Abstract: Multi-drug resistant (MDR) infections caused by pathogenic bacteria are a global health threat. Phage therapy, or the use of phage to kill bacterial pathogens infecting a host, constitutes a potential alternative approach to treating MDR infections. However, the therapeutic outcome of phage may be limited by the emergence of phage resistance during treatment and/or by physical constraints that impede phage-bacteria interactions in vivo. In this work, we evaluate the lung spatial structure effects on the phage therapy of a Pseudomonas aeruginosa (P.a.) infection. To do so, we developed a spatially structured metapopulation network model based on the geometry of the bronchial tree, including the potential for emergence of phage-resistant bacterial mutants. We model the ecological interactions between bacteria, phage, and the host innate immune system at the airway (node) level. The model predicts the synergistic elimination of a P.a. infection due to the combined effects of phage and neutrophils given sufficiently active immune states and suitable phage life history traits. Moreover, via a combination of metapopulation simulations and theory incorporating finite volume effects, we predict that local MDR pathogens are cleared faster at distal nodes of the bronchial tree. Notably, image analysis of lung tissue time series from wild-type and innate lymphocyte depleted mice (n=13) revealed a concordant, statistically significant pattern: infection intensity cleared in the bottom before the top of the lungs. Overall, the combined use of theory, simulations, and image analysis of in vivo experiments further supports the use of phage therapy for treating acute lung infections caused by P.a. while highlighting potential limits to therapy given the spatial structure inherent in such infections.

All the scripts used to generate main and supplementary figures are written in MATLAB (R2020b).

1. Run the script 'Generate_all_figs.m' outside any folders to generate main and supplementary figures.
   1. In case you require more Java Heap Memory to run the 'Generate_all_figs.m' script, go to MATLAB -> Preferences -> General -> Java Heap memory, and increase the Java heap size, then click on apply and okay.

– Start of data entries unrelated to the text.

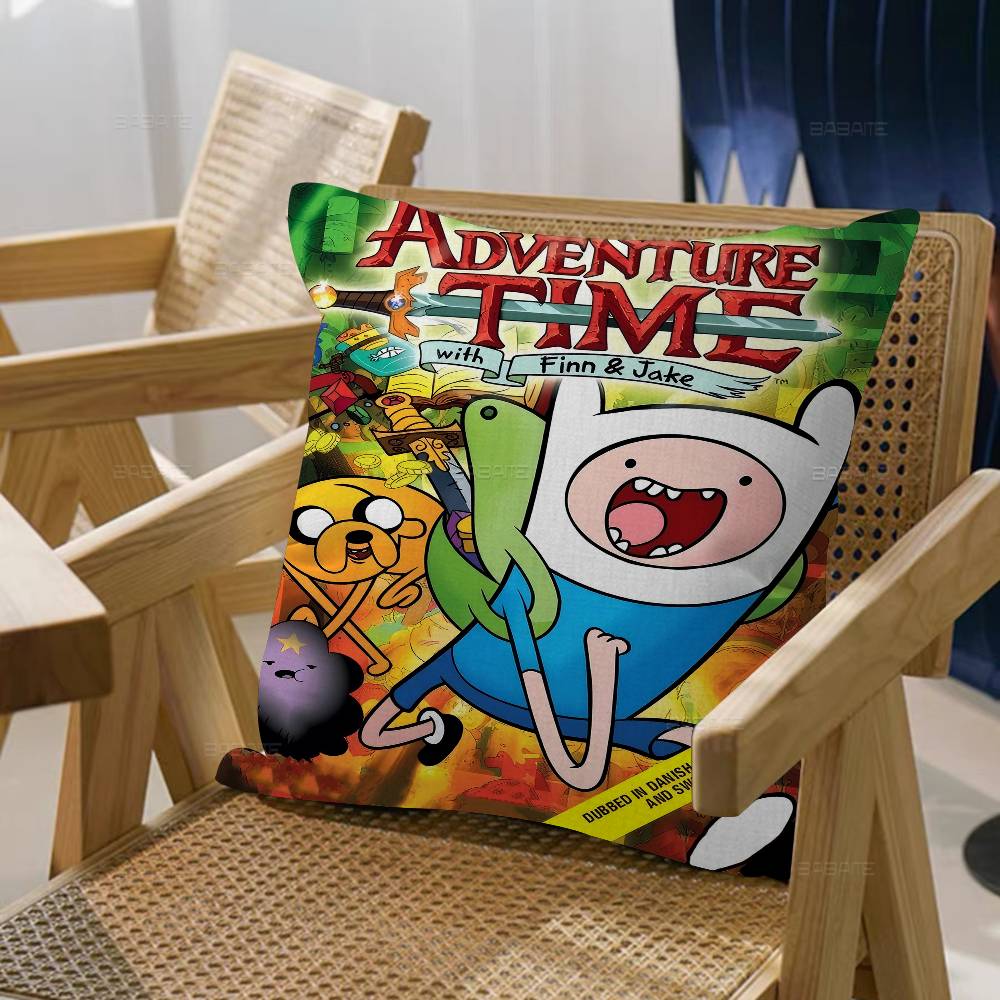 A-Adventure Cartoon T-Time Anime Stitch Lucky Dragon Pillow Cover Sofa Cushion Cover Home Room Decoration Children Gift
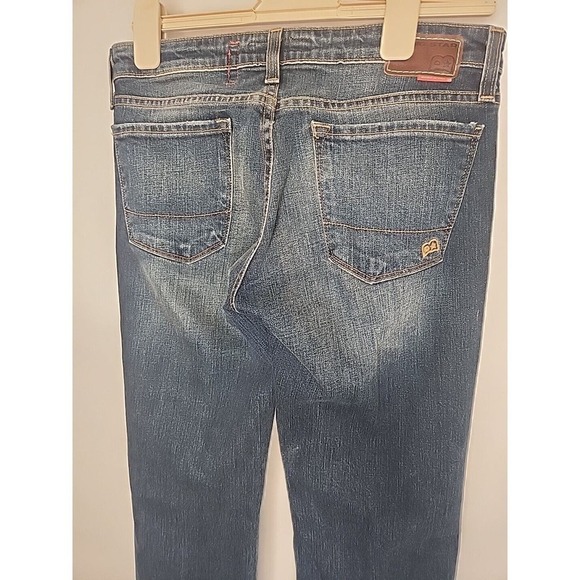 Big Star Jeans Womens 29 (30x33) Blue Bootcut Sweet Ultra Low Rise Stretch Denim - Picture 10 of 15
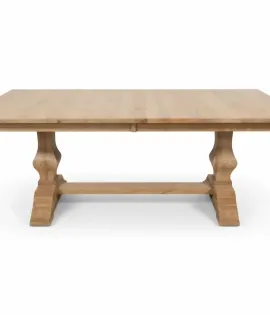 Jessica Double Pedestal Dining Table, Brown Maple, D22N11322 Granola QUICK SHIP - 30% Off or Best Offer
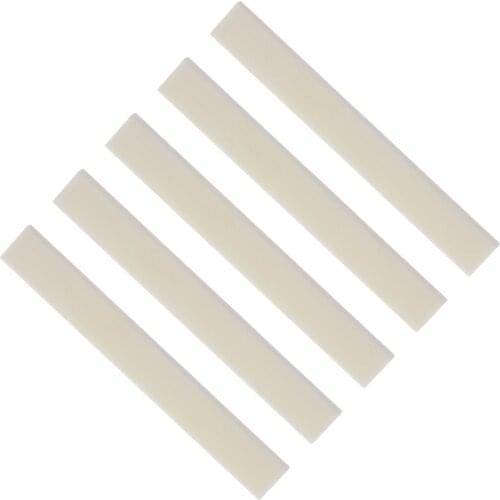 Replacement Set of 5 Ivory Uncut Cattle Bone 80mm Saddles for Guitar Parts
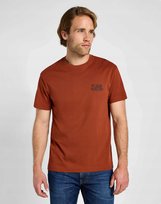 LEE SS RELAXED LOGO TEE SWEET MAPLE 112355724 M
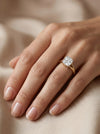 3.01 CT F VS1 IGI Cushion Shape Solitaire Diamond Ring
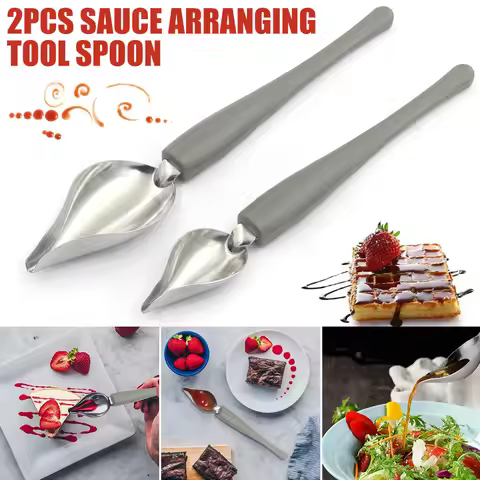 Chef Valon Sauce Plating Art Pencil Plate Dish Sauce Painting Pencil Coffee Art Draw Tool Spoon Stai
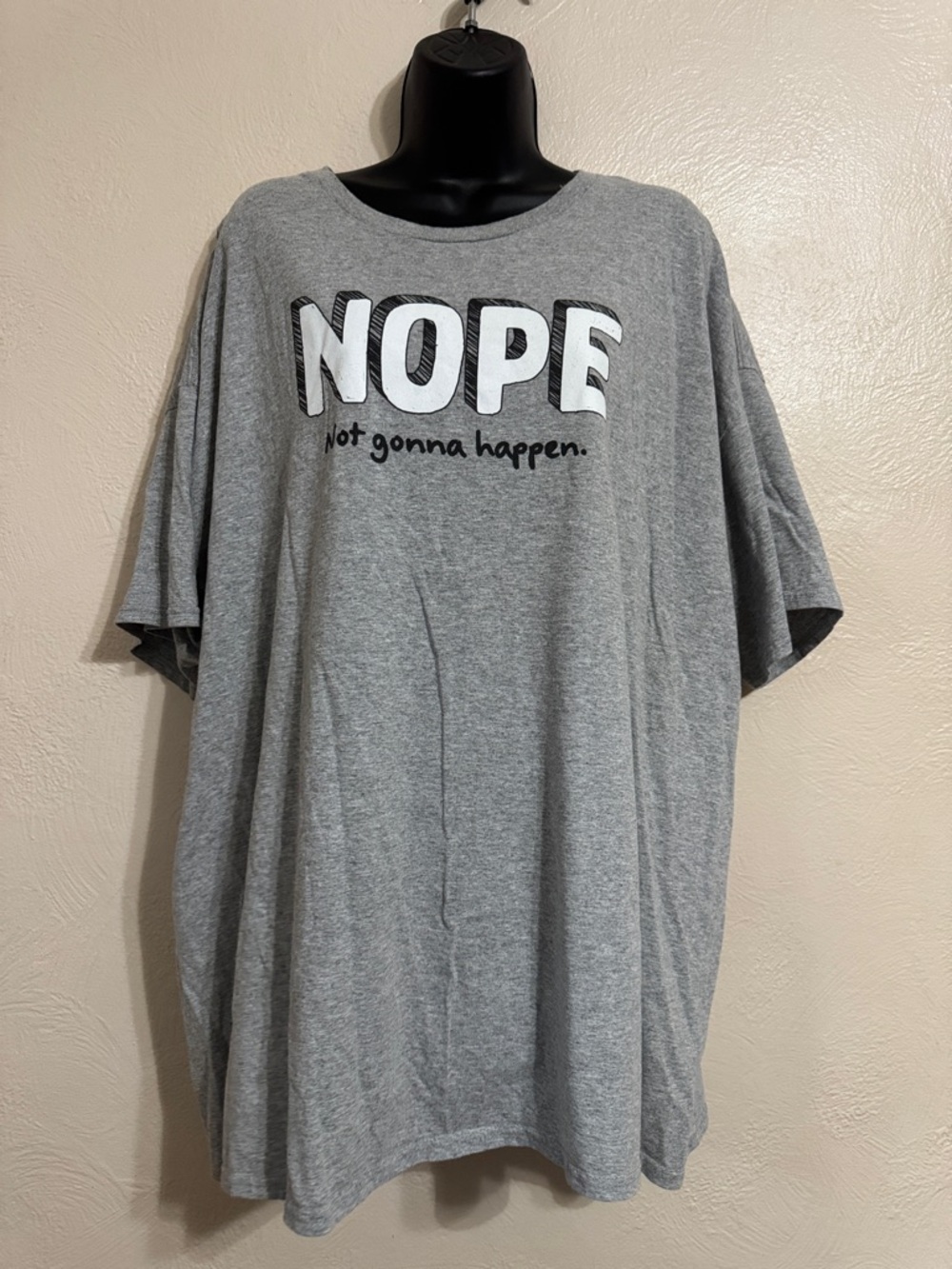 NOPE Graphic Short Sleeve Tee - Gray
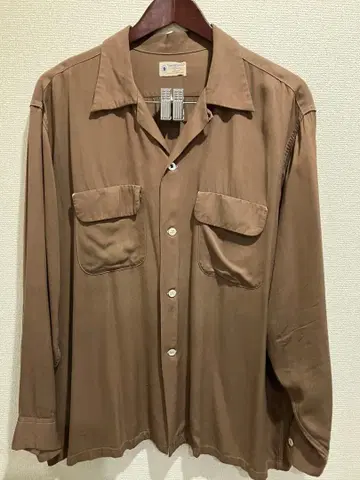 40년대 van heusen 레이온 개버딘 셔츠/빈티지 XL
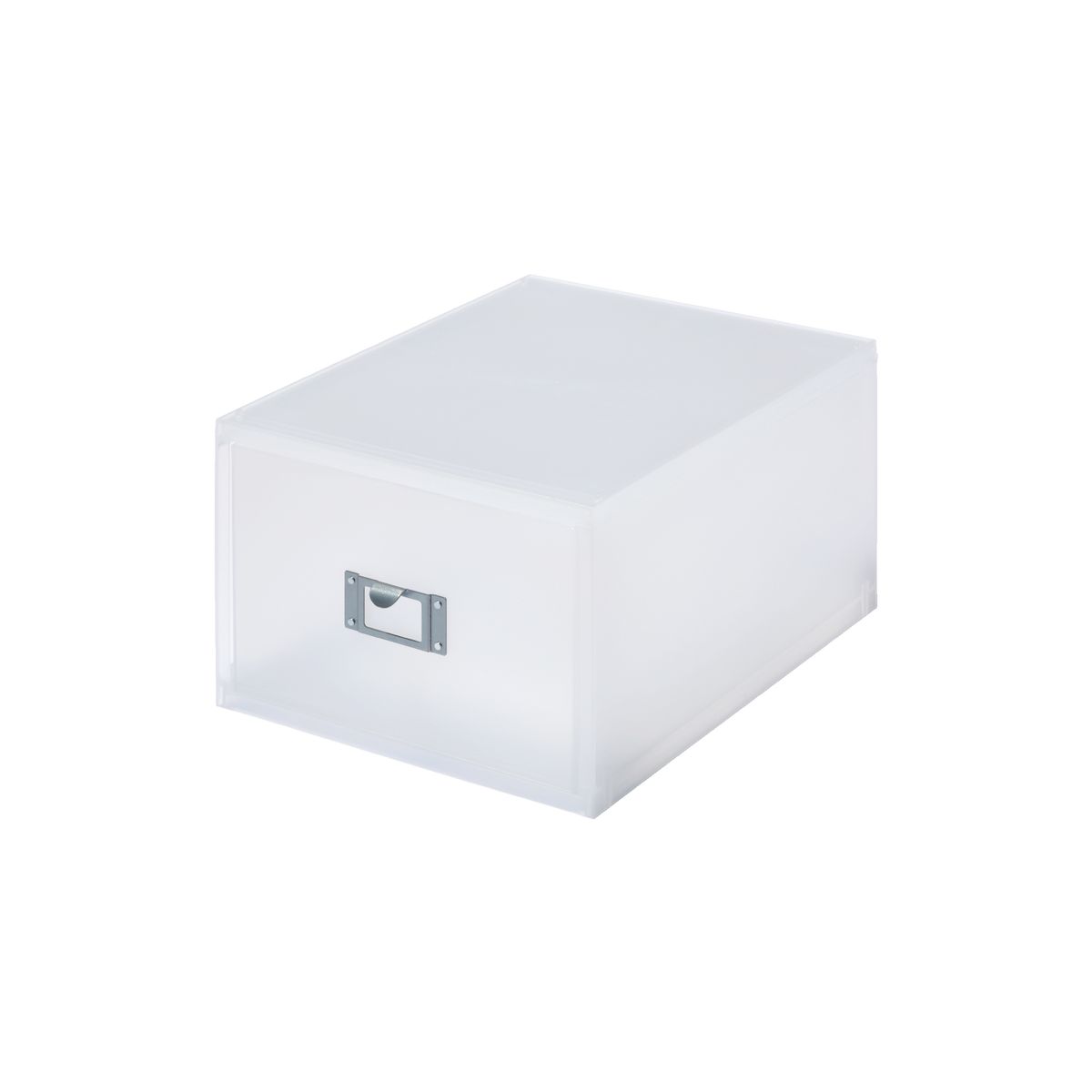 収納ケース DVDA4ファイルユニット深型 26×35×18.2cm ホワイト(半透明) 日本製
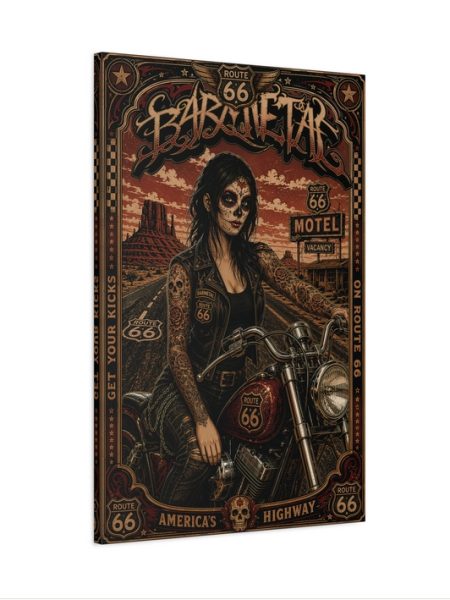 Barmetal Leinwand Route 66 La Catrina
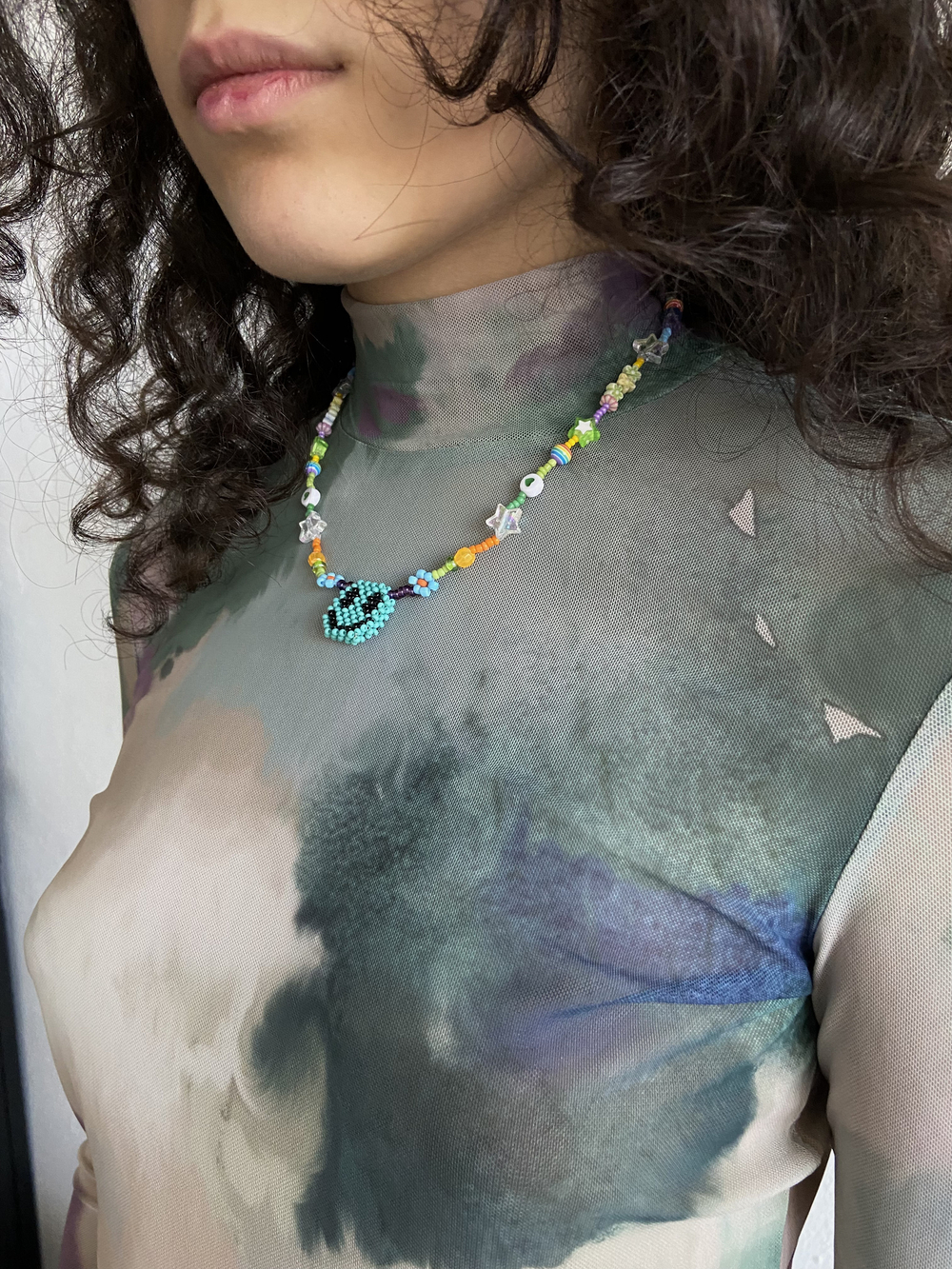 smiley necklace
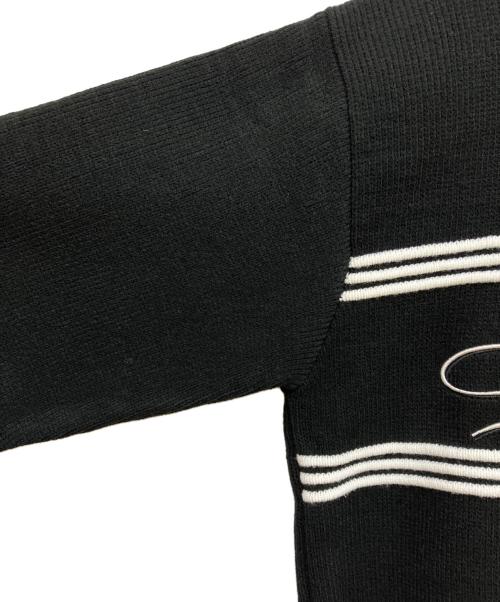 SUPREME（シュプリーム）SUPREME (シュプリーム) 25AW Script Stripe Half Zip Sweater ブラック サイズ:Mの古着・服飾アイテム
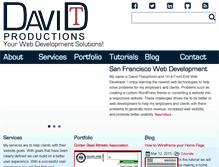 Tablet Screenshot of davidtproductions.com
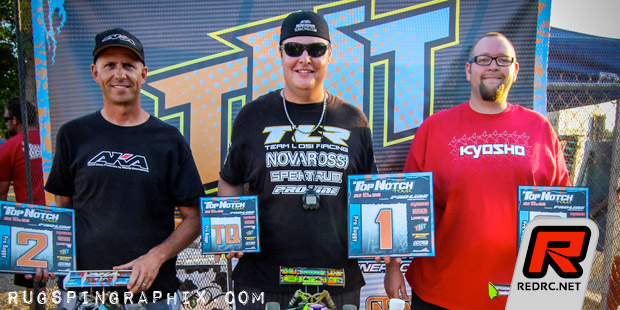 Adam Drake doubles at Top Notch Tour Rd1
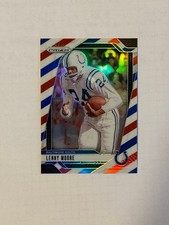 2024 Panini Prizm, Lenny Moore, Red White & Blue Prizm, Baltimore Colts #296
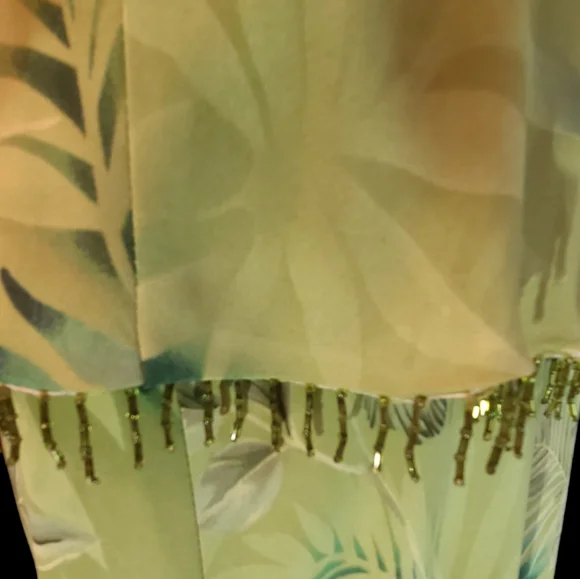 NWT Donna Ricco size 14 lime green 2 piece top & skirt - Picture 6 of 15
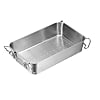 18-8 School Lunch Tray with Stopper, Portable Type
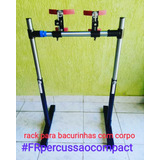 Rack Com Clamps Pra Par De Bacurinhas 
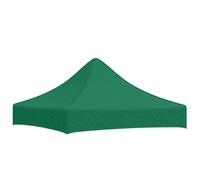 vidaXL Party Tent Roof 2x2 m Green 270 g/m² Replacement Canopy Gazebo Cover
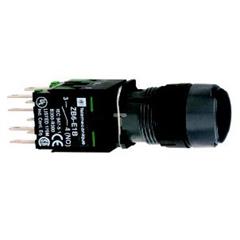 Przycisk kompletny czarny kryty O 16, z sam. powr., 1 NC bez ozn. XB6AA22B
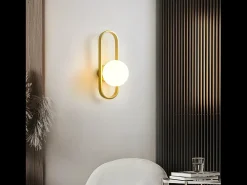 Aplique Para Pared-Lámpara De Pared Toolight App1756-1W Brush Gold White Dorado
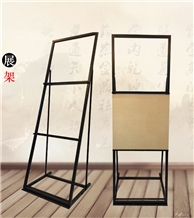 Stone-Ceramic-Hardwood Tile Sample Showroom Board Display Stands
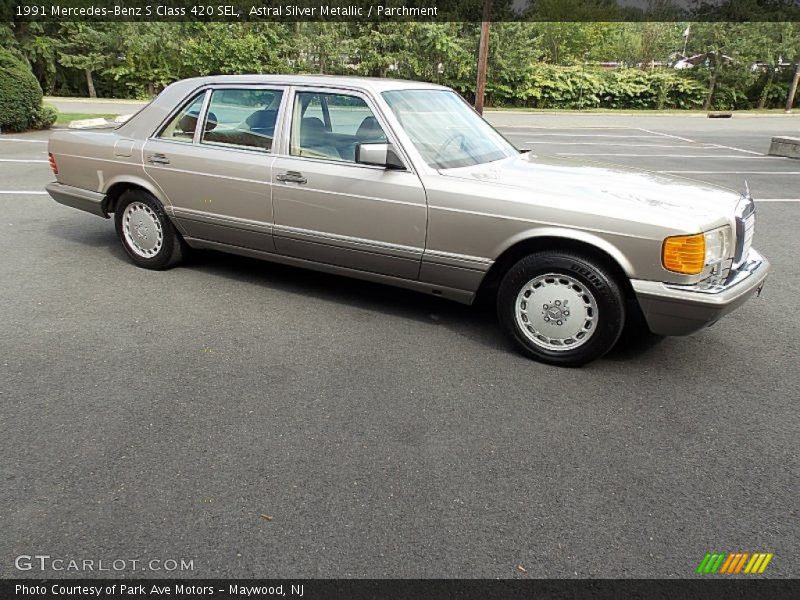 Astral Silver Metallic / Parchment 1991 Mercedes-Benz S Class 420 SEL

• metapop_code: directory contains all the scripts (.m) and functions necessary to generate metapopulation model simulations
• image_analysis: directory contains all the scripts (.m) and functions necessary to carry out imaging analysis of P.a. infected mice
• figures: directory with saved figures after running Generate_all_figs.m
• data: directory with necessary data to run the metapopulation model scripts

Note: I have pre-saved the data obtained after performing the robustness analysis of the metapopulation model inside the data folder. Hence, the scripts that generate the figures from the robustness analysis used the pre-saved data. To generate the data from scratch (it takes 13 hr per code), uncomment lines 45 to 73 of the script 'Fig5_heatmap_adsorption_rate_nlung.m' and lines 40 to 69 of the script 'FigS3_heatmap_mucin_nlung.m' both scripts are inside the metapop_code folder.